* **What is expected**
Go through the listing and copy each line that has the string "camera" in it.

* **Material provided**

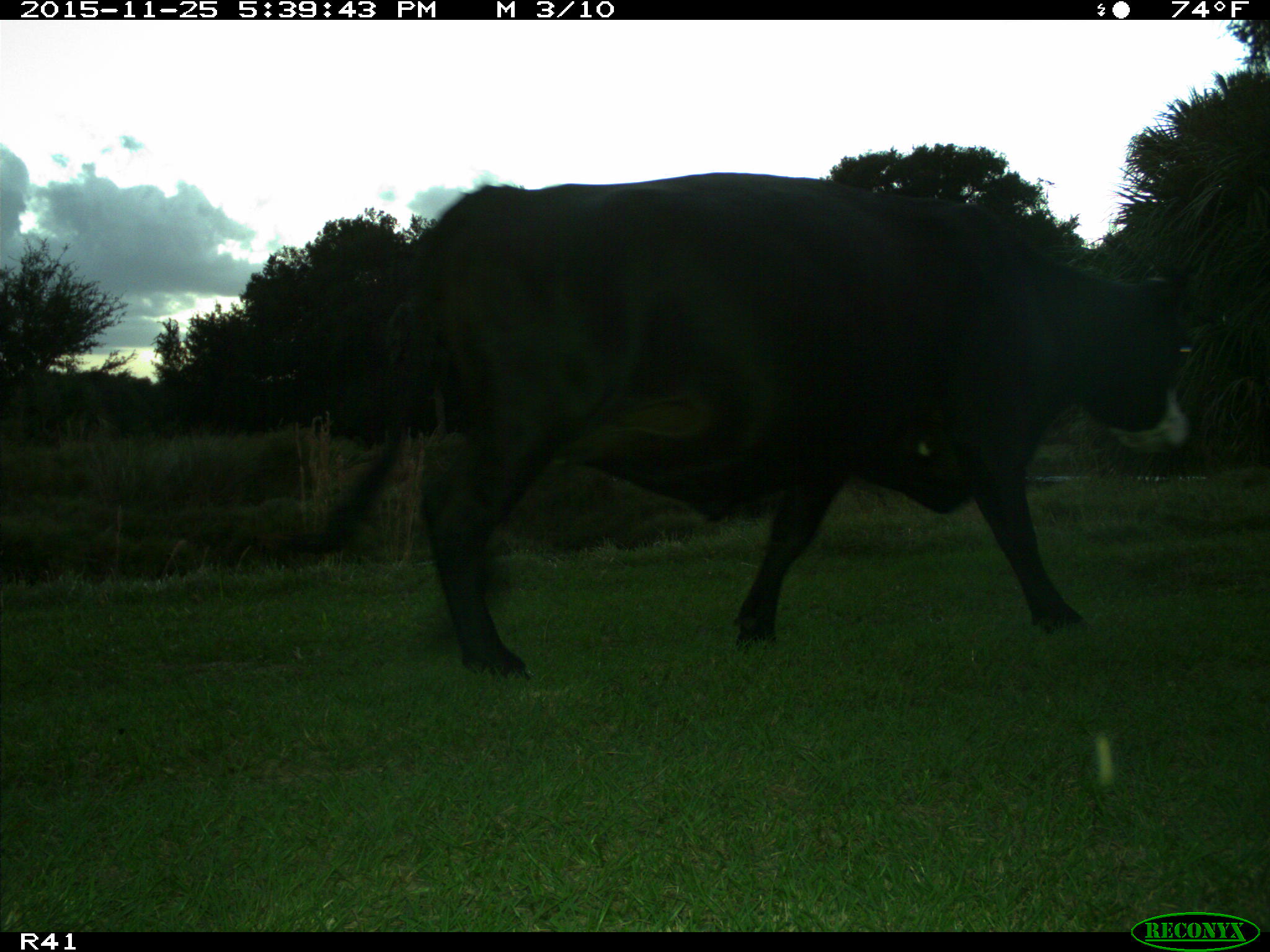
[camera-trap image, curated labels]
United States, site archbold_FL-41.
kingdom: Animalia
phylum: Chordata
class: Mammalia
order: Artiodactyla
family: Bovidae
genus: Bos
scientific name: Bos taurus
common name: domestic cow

...

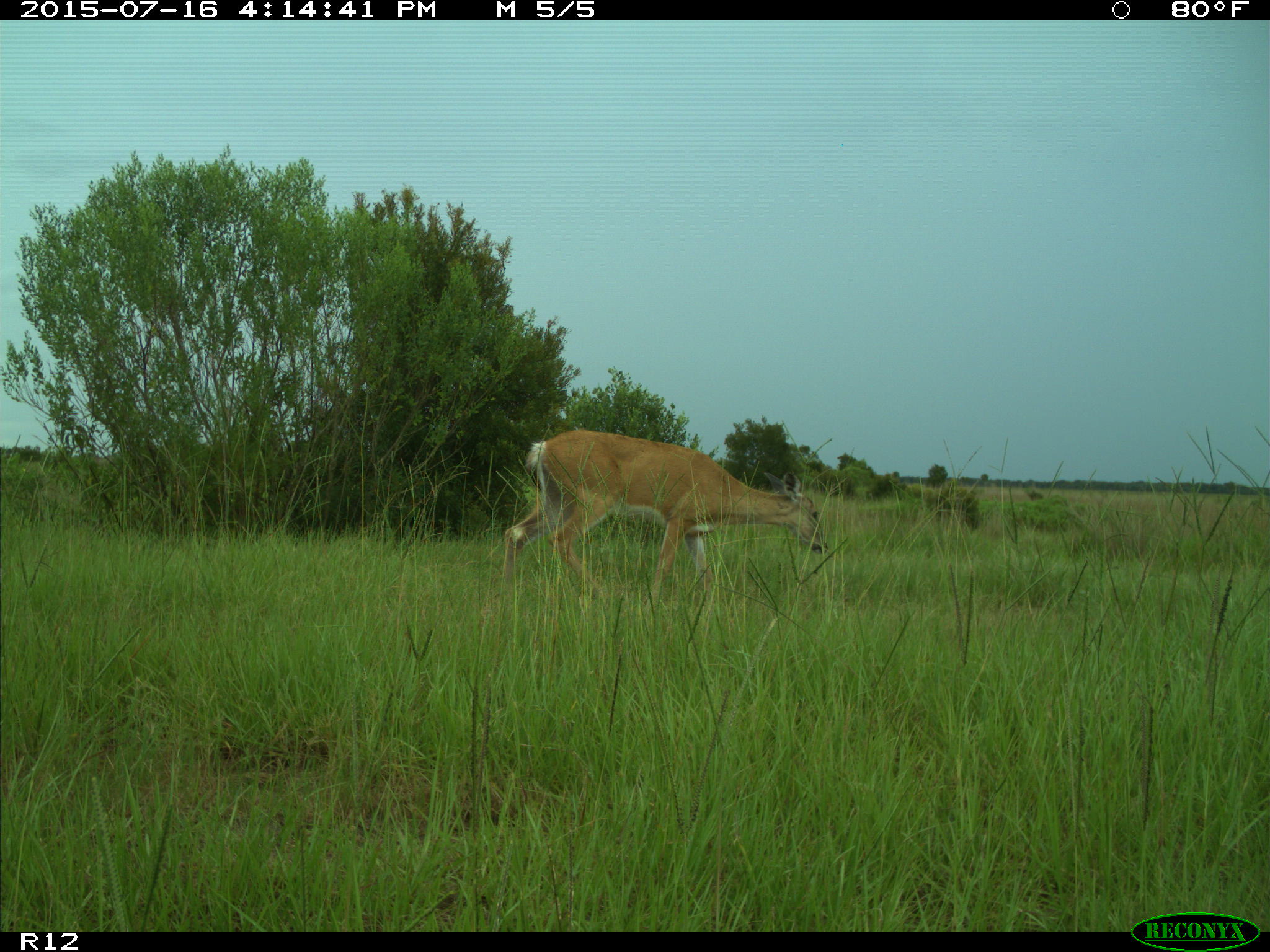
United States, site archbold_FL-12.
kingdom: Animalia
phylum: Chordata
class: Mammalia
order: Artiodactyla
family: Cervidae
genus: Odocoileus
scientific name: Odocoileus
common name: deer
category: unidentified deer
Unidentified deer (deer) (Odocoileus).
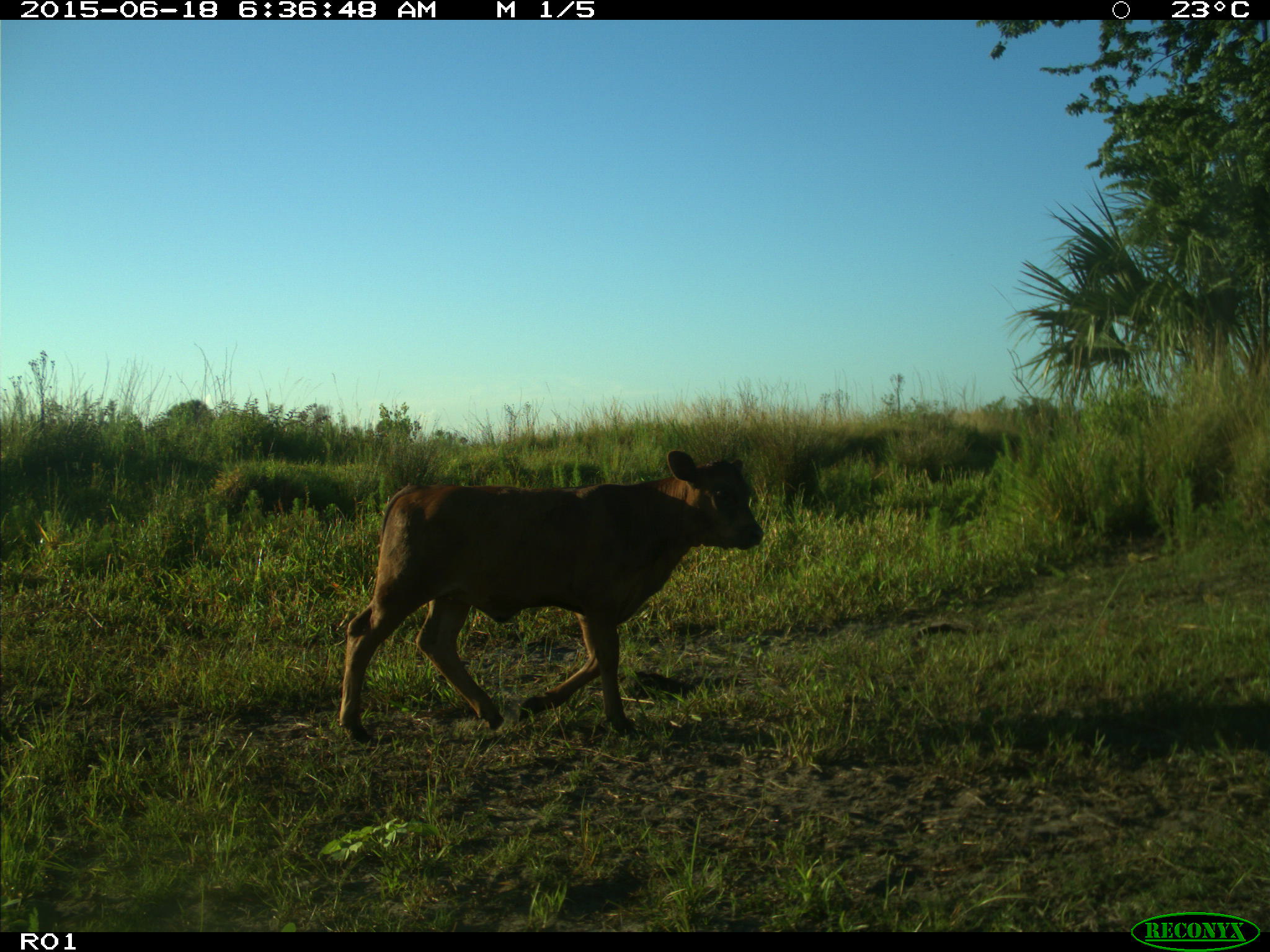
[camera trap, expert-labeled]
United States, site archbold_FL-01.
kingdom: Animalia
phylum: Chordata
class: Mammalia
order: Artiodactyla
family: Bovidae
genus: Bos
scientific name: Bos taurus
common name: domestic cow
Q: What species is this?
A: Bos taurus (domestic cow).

* **Response area**
[camera-trap image, curated labels]
[camera trap, expert-labeled]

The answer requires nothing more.